Now, I know that x^p \equiv x (\text{mod } p), so isn't it immediately true that f(x^p)=f(x) (over K)? So, 0=f(u)=f(u^p).

I only ask because this type of problem (as I understand it) is much more elementary than the material that the text is covering. In the section from which this problem comes, the main results are (1) that if F = GF(q), then the irreducible factors of x^{q^{m}}-x over F are precisely the irreducible polynomials over F of degree dividing m, (2) the Mobius inversion formula, and (3) a formula for finding the number of monic irreducible polynomials of degree m over GF(q).

Please tell me if there is some critical misunderstanding that I am having.

 

[Norwegian]

In general, we don't have f(u)=f(u^p) in your field F, but only for u in K, and you also need to use that (a+b)^p=a^p+b^p for any a,b in F. Then it should be easy and fun to write out 0=f(u)^p and see where that leads.

 

[joeblow]

The result that (a+b)^p=a^p+b^p (which is all that is needed) was demonstrated (via exercise) much earlier in the chapter, though. Something is strange about the placement of this problem.

 

[Hurkyl]

It is true that, for every element a of GF(p), we have a^p = a. As a consequence, it's also true that, for every integer n, we have n^p \equiv n \pmod p. Also as a consequence, for every polynomial with coefficients from GF(p) and element a of GF(p), we have f(a) = f(a^p). Similarly, for every polynomial with integer coefficients and any integer n, we have f(n^p) \equiv f(n) \pmod p.
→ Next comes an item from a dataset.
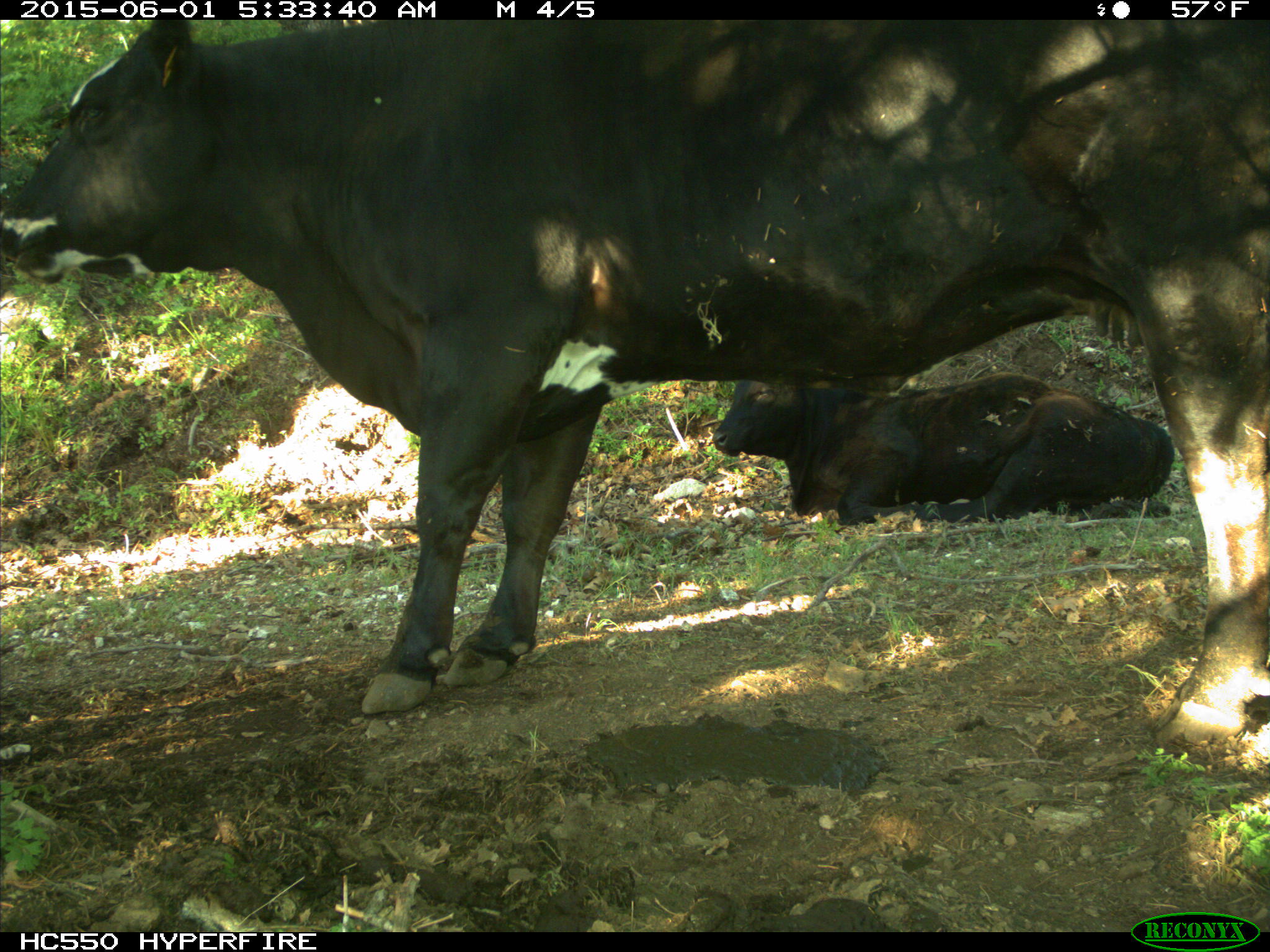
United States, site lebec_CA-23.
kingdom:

(Yes, I mean = where I've written =, and \equiv where I've written \equiv)If x is an indeterminate over GF(p), then it's not true that x^p = x. Consequently, if t is an indeterminate over Z, it's not true that t^p \equiv t \pmod p.

(While x and x^p both determine the same function on GF(p), they are different polynomials. And, e.g., they give different functions on GF(p^2))If u \notin \text{GF}(p), then we have no reason to expect u^p = u. If u is not an integer, we have no reason to expect u^p \equiv p \pmod p (if that equation even makes sense).For a finite field \text{GF}(p^e), the operation a \mapsto a^p is actually generalization of the idea of conjugation. For the special case of e = 2, you even have that (a^p)^p = a. (for larger e, you have to iterate e times rather than just twice)